Semiquantitative assessment of pathohistological changes in brain during Theiler's murine encephalomyelitis. Increased perivascular infiltration is observed during the acute phase of the disease, progressively declining until 98 dpi, and moderately increasing during the late chronic phase in Theiler's murine encephalomyelitis virus‐infected mice. Columns show the semi‐quantitative score average and standard deviation. A significant difference between the groups, infected (n = 47) and sham‐infected animals (n = 48), as detected by the Mann–Whitney U‐tests is marked as follows: *P < 0.05. Significances between time points were analyzed with one‐way ANOVA and Tukey post‐hoc test; different bars denote statistically significant groups at a 0.05%.

Figure 3

Semiquantitative assessment of pathohistological changes in the spinal cord during Theiler's murine encephalomyelitis. (A) Perivascular infiltrates in the white matter revealed significant differences between infected (n = 47) and sham‐infected animals (n = 48) all through the study period, showing a progressive demyelination (B) in Theiler's murine encephalomyelitis virus‐infected mice, starting at 42 dpi until the last time period. Columns show the semiquantitative score average and standard deviation. A significant difference between the groups as detected by the Mann–Whitney U‐tests is marked as follows: *P < 0.05. Significances between time points were analyzed with one‐way ANOVA and Tukey post‐hoc test; different bars denote statistically significant groups at a 0.05%.

Figure 4

Lysozyme‐positive cells in the central nervous system‐draining lymph node of Theiler's murine encephalomyelitis virus (TMEV)‐ and sham‐infected mice. (A) Increased numbers of lysozyme‐positive cells (arrows) in the follicular area of the deep cervical lymph node of a TMEV‐infected mouse at 14 days post infection. (B) Note the comparatively low number of lysozyme‐positive cells (arrow) in the lymph node follicle of a sham‐infected control animal at the same time point.
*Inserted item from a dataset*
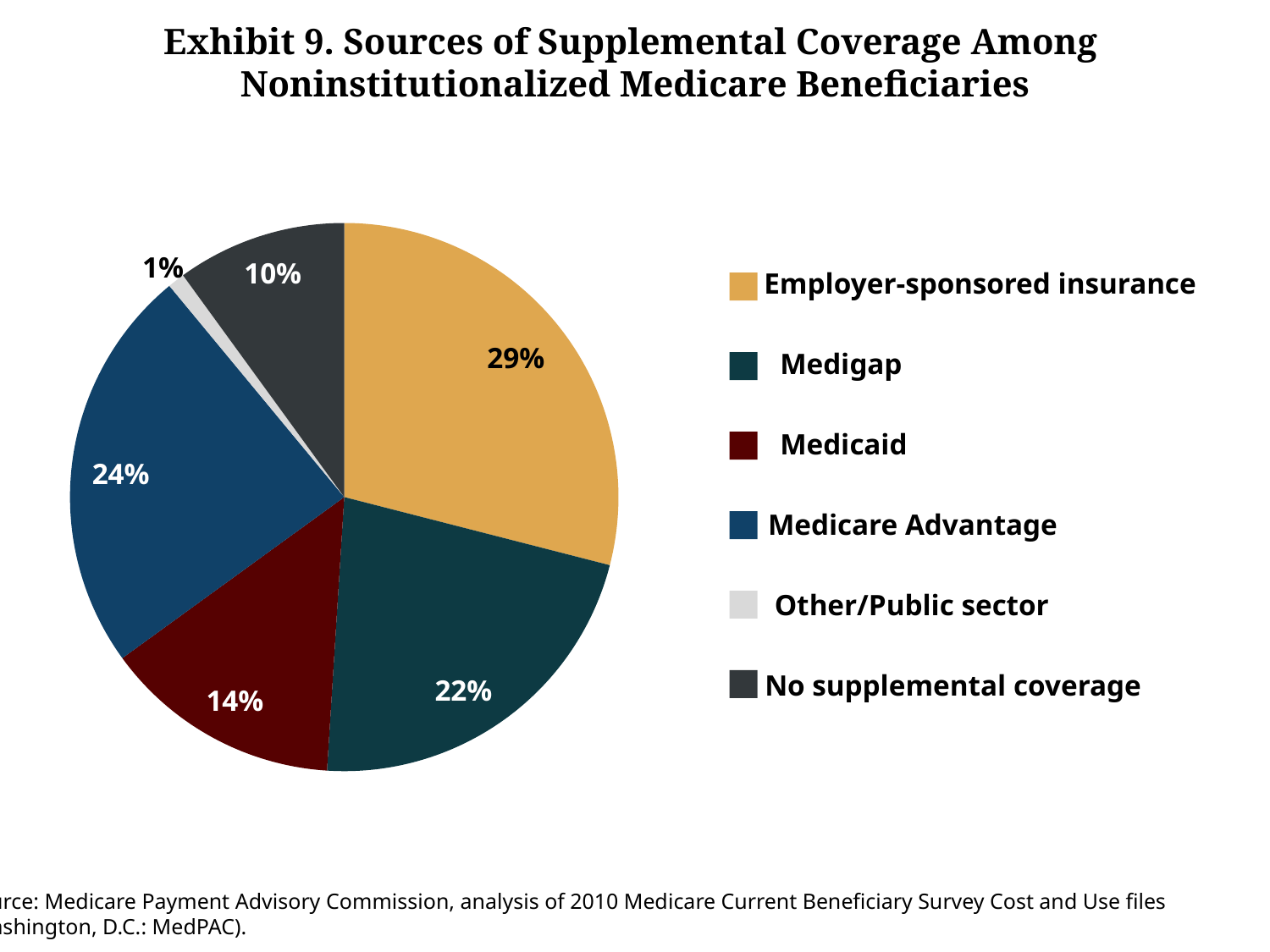
What is the difference between the Employer-sponsored insurance share and the Medicaid share? 15% What kind of chart is shown on the slide? pie chart What share of beneficiaries have No supplemental coverage? 10% What colour is the Medicare Advantage slice? blue What share of beneficiaries have Medicaid coverage? 14% What share of beneficiaries have Employer-sponsored insurance? 29% What share of beneficiaries have Medigap coverage? 22% Which is larger, the Medicare Advantage share or the Medigap share? Medicare Advantage Which source of supplemental coverage has the smallest share? Other/Public sector How many categories does the legend list? 6 What share of beneficiaries have Medicare Advantage? 24% Which source of supplemental coverage has the largest share? Employer-sponsored insurance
Immunohistochemistry counterstained with Mayer's hemalaun. Scale bars = 50 µm.

Figure 5

Quantification of CD68‐ and lysozyme‐positive cells in the follicle of the deep cervical lymph node of Theiler's murine encephalomyelitis virus (TMEV)‐ and sham‐infected mice. Immunohistochemistry revealed a significant increase of the percentage of CD68‐ (A) and lysozyme‐positive cells (B) in TMEV‐infected animals in comparison to sham‐infected mice at 14 days post infection. Columns display average values and standard deviations. Significant difference (P < 0.05) between the groups as detected by two‐way ANOVA with post‐hoc test for multiple pairwise comparisons with Bonferroni adjustment is marked as follows: *P < 0.05.

Figure 6

Expression profile of differentially expressed genes in the deep cervical lymph node. The fold changes of the 387 differentially genes were grouped by k‐means cluster analysis to reveal similar expression patterns. Each row represents one of the 387 genes and each column one of four experimental days (14, 42, 98 and 196 days post infection). The log₂‐transformed fold changes are indicated by a color scale ranging from –2 [relative low expression in Theiler's murine encephalomyelitis virus (TMEV)‐infected mice] in green to 2 (relative high expression in TMEV‐infected mice) in red. The majority of the differentially expressed genes were organized into five k‐means cluster (I‐V). (A) Represents k‐means cluster I, showing gene up‐regulation in the acute phase of TME. (B) K‐means cluster II, consisted of down‐regulated genes during the acute phase. (C) K‐means cluster III, presented gene up‐regulation at the acute phase. (D) and (E) are k‐means cluster IV and V, respectively, presenting down‐regulation of genes during the acute phase.